Many people consider Jack Black a sex symbol, in a similar sort of way as Har Mar Superstar. The question is, are they sexy because they are famous, or because they are confident? I quote Tyler Durden and tell people "self improvement is masturbation" and "I feel sorry for guys packed into gyms, trying to look the way Calvin Klein or Tommy Hilfiger says they should", but the truth is I'm as much sucked in by it as anyone else. I go swimming two or three times a week, just swimming laps constantly for an hour, on the days I'm not swimming, I'm lifting weights in my bedroom. Because I hate how I look, and how I feel -- because it's not 'right'. It's not what we are told a man should look like.

You hear about the stereotyping of women in men's magazines -- the unattainable figures, the impossible ideal. But there's rarely a word about the men. Pick up a copy of magazines like Men's Health, Men's Fitness -- and it's all chiselled abs, features on how to get that six pack in a week (because nobody will love if you don't), the ultimate exercise regimes, make more money... Or pick up the "lad's mags" and look past the girls wearing little but a football shirt. It's still the unattainable -- of course, the pictures of the perfect male figures are gone, because that would be just a little bit too close to the line, wouldn't it? Couldn't possibly have that, someone might get confused, stop fancying girls... But just the same, it's telling you what it takes to be a man -- and it's all beer and cars and games and football and make more money to buy their expensive clothes and how to shag 100 times a night.

But really, who am I to criticise? I've been the person placing the expensive clothes in the glossy, men's consumer magazines in the past. I'm at least partly responsible for encouraging people to spend money they don't have on things they don't need.

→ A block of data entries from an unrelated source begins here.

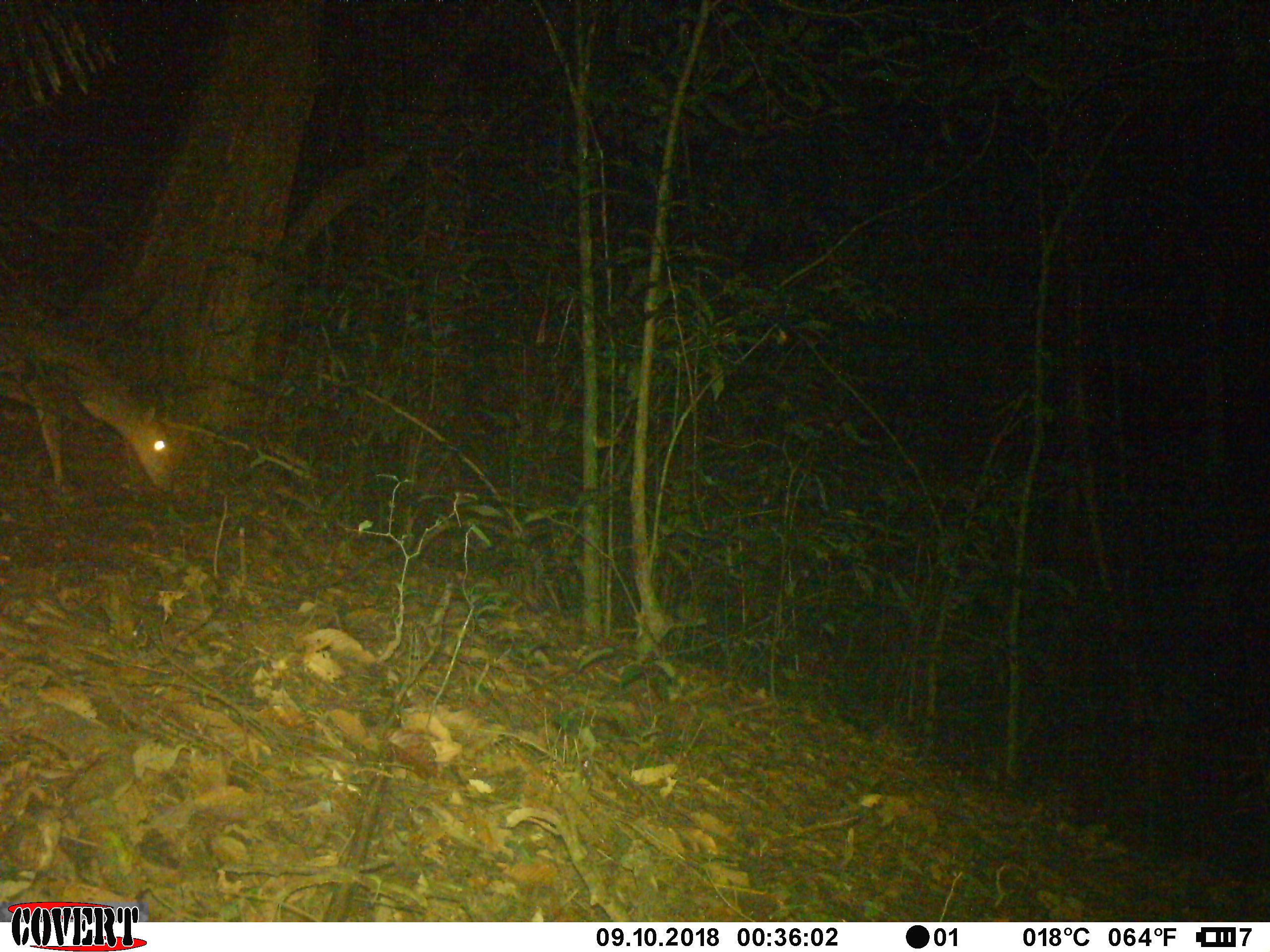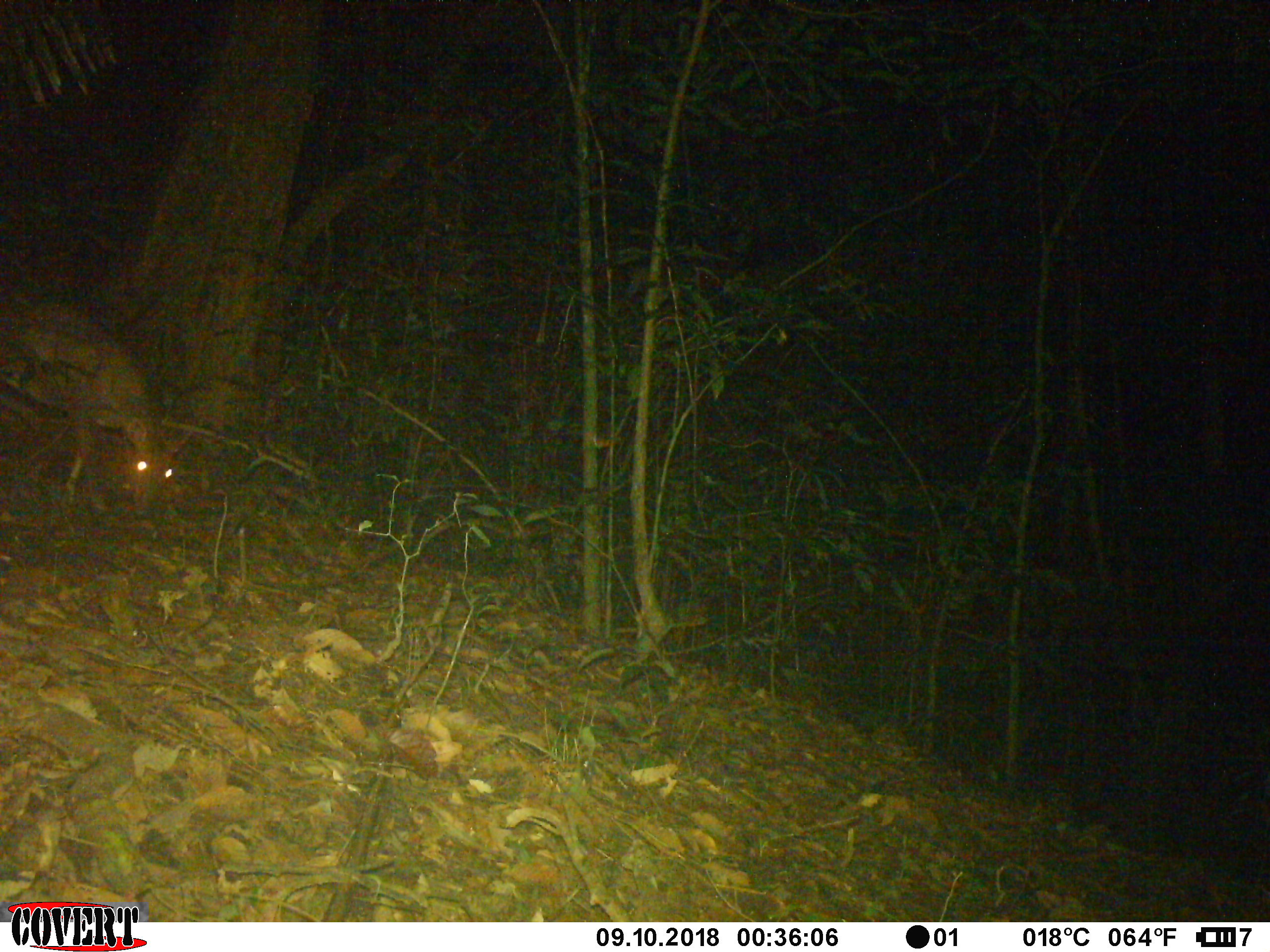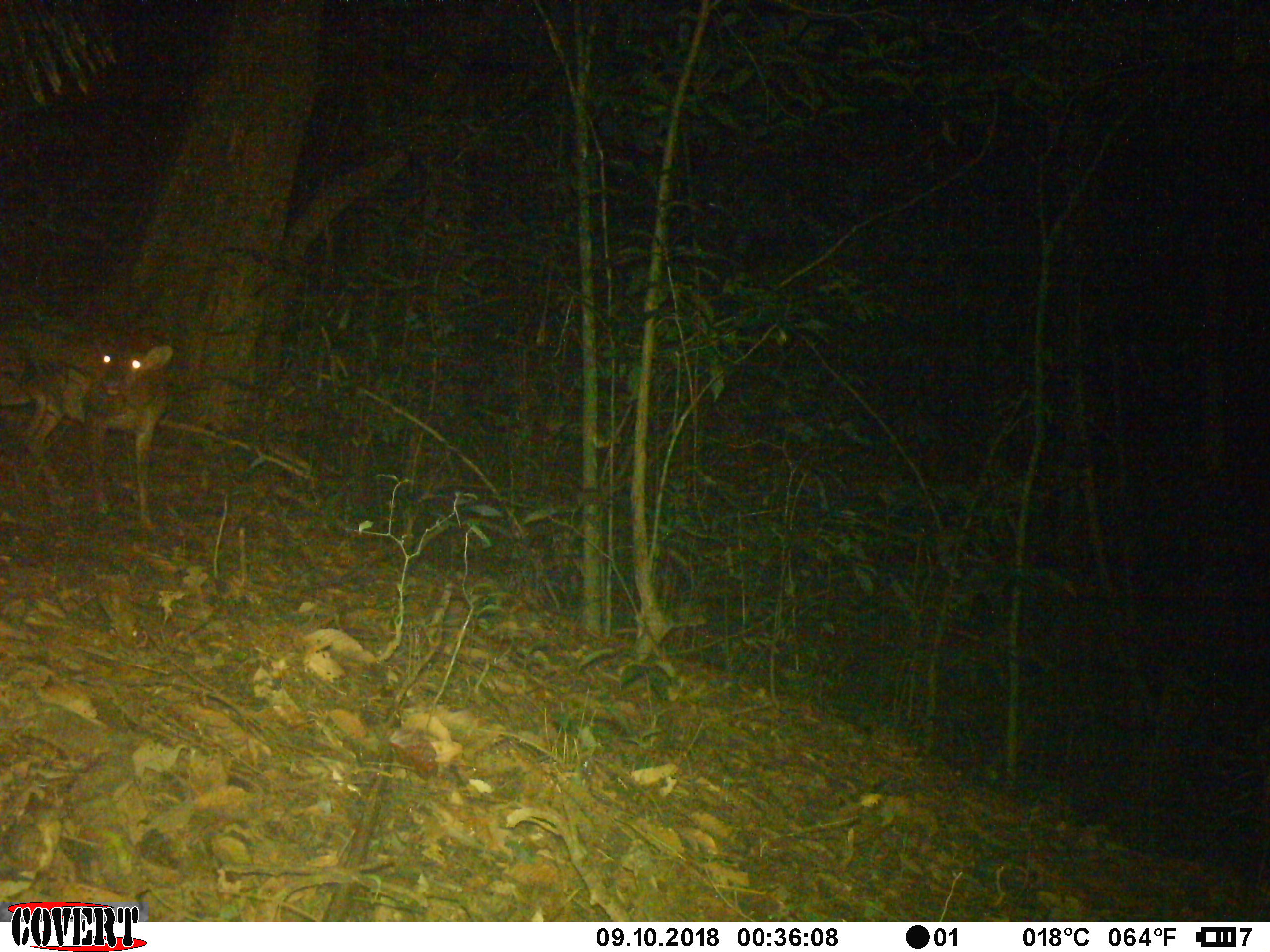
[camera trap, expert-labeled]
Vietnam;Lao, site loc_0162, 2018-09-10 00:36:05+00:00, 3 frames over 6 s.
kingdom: Animalia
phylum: Chordata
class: Mammalia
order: Artiodactyla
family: Cervidae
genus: Muntiacus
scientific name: Muntiacus vuquangensis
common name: large-antlered muntjac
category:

If we stay on the subject of body image, it doesn't get any better in the gay magazines. You still have the men with their perfect biceps and abs that you will never achieve. It's all the same editors, the same fashion executives making the decisions -- putting skinny boys with sharp cheekbones and tiny waists on the catwalks and on the pages of the magazine. Or how many times a day does Armani tell you from a billboard or a bus stop ad what a real man should look like? It's never you.

You don't so often hear about what this might do to men, or to boys. If you do, it's often given some stupid name like "Manorexia" -- as if to not call the illness by its name makes it seem less serious, like it's not the same thing. Or how often do you hear about reverse anorexia? Where the sufferer constantly believes themselves to be too skinny and wanting to bulk up, build more muscle, whatever the cost. Studies have looked at children's action figures, and measured their "vital stats" against real men -- concluding that not only are they completely out of proportion, and they are getting worse.

So where do we go from here? With this post, and with people in general. It seems everyone is being told how they should look, or how to behave, or who they should be -- and it's almost never how we are. And, sure, I guess any of us can reject it. Nobody can make any of us feel anything. But just the same, it seems like something isn't right.

I guess that's a bit of an understatement.